We brought the same “deep dive” style of work to the next target. It started the same way it always does, a few duplicates at first while we learned the ropes, but then the real bugs started to surface. We spent another two months living inside that application, finding complex vulnerabilities and landing good bounties.
The hunt for a new home
After those two months, we entered a phase of exploration. We started playing around with different programs and receiving bounties from diffrent programs, trying to find the next target we could truly stick with. We were bouncing from one app to another, testing the waters and waiting for that one target that clicked.
At the start of the year, we had set a challenging goal for our total bounty earnings. It was an ambitious number, the kind that feels a little bit out of reach when you first write it down.
Hitting the target
While we were still searching for our next long-term program, we stumbled onto a vulnerability that changed everything.
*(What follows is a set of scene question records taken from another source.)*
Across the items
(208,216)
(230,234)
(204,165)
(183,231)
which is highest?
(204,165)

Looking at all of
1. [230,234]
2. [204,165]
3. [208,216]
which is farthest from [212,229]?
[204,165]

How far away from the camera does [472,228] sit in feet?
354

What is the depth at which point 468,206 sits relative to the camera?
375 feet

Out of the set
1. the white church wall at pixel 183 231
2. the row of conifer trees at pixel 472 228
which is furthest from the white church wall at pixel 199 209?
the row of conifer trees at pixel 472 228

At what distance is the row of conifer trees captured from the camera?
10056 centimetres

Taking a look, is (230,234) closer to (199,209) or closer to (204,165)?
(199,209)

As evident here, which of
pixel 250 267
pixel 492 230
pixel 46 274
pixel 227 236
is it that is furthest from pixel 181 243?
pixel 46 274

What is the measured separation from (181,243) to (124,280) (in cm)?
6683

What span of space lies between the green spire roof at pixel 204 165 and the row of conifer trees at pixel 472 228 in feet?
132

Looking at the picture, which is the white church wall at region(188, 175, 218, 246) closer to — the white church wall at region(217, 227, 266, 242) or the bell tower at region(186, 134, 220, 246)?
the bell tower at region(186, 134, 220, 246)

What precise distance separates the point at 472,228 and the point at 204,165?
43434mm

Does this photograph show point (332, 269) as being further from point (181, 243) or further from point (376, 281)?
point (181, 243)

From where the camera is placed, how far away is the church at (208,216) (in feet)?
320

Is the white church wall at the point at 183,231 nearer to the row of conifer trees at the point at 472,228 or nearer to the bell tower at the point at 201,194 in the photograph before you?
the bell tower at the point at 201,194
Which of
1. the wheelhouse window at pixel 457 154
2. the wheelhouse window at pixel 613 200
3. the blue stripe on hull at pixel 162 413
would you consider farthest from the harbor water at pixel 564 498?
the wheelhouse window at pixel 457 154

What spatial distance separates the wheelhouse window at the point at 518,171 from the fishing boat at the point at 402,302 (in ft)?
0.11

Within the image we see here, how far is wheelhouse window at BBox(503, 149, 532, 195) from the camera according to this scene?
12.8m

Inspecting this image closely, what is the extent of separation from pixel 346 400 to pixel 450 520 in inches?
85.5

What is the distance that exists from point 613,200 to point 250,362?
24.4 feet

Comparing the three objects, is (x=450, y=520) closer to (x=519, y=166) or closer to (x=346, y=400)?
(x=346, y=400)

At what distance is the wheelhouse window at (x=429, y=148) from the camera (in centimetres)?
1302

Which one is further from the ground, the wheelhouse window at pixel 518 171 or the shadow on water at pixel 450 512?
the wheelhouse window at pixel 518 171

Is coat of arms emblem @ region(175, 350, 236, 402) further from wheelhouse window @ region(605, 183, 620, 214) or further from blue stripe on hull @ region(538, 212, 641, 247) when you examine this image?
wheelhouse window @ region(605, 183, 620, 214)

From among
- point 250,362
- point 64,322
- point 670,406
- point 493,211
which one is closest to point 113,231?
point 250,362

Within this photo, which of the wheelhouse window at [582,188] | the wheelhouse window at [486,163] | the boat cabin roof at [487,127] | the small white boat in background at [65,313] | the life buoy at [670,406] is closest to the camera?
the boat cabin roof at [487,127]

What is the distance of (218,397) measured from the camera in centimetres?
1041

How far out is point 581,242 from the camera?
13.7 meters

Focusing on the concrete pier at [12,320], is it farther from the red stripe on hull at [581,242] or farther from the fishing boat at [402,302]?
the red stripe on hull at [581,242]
We found an authentication bypass that led to a full Account Takeover (ATO). It was a high-impact, sophisticated bug, and the bounty reflected that. With that one report, we didn’t just get a win; with it we was able to complete our yearly target.

It was like mid-November 2025 and it was a surreal moment. Looking back at where I was in June 2024, lost, stressed, and paralyzed by the “Now what?”, it was hard to believe how far the journey had taken me.
Everything we went through, from the months of silence and the wall of duplicates to the long nights of manual testing, had led to this.
After hitting that major milestone, we finally took some well-earned rest. We stepped back from the screens to recharge, but our minds didn’t stop. We spent that time developing our own tools, turning our ideas into code that would help us work faster and smarter.
Back to the hunt
When we got back to work, we found the target we had been looking for. We have been stuck to this program for over a month now, digging deeper than ever. We’ve already submitted several high-quality reports, and our triage inbox has cool findings just waiting to be paid out.
The real win
This journey has been a rollercoaster of massive highs and crushing lows. But looking at everything I’ve achieved, the biggest win wasn’t the 4-digit bounties or the ATO bugs. It was the collaboration with Lolamero.
We found a chemistry that you can’t just manufacture. We share the same values, the same hunger, and the same ambitions. Having someone who is just as driven as you are makes the dry spells easier to handle and the big wins even better.
I started this journey as a lost graduate on a stage in June 2024, paralyzed by the fear of the unknown. I went from hoarding knowledge in a vacuum to building a “Second Brain,” finding a pack, and eventually crafting a methodology that works in the real world.
The water didn’t get warm because I waited; it got warm because I jumped. If you are standing where I was 15 months ago —stressed, lost, and wondering “now what?”— my only advice is to stop preparing and start doing.

Looking back, it is incredible how much life can change in just 15 months of hard work.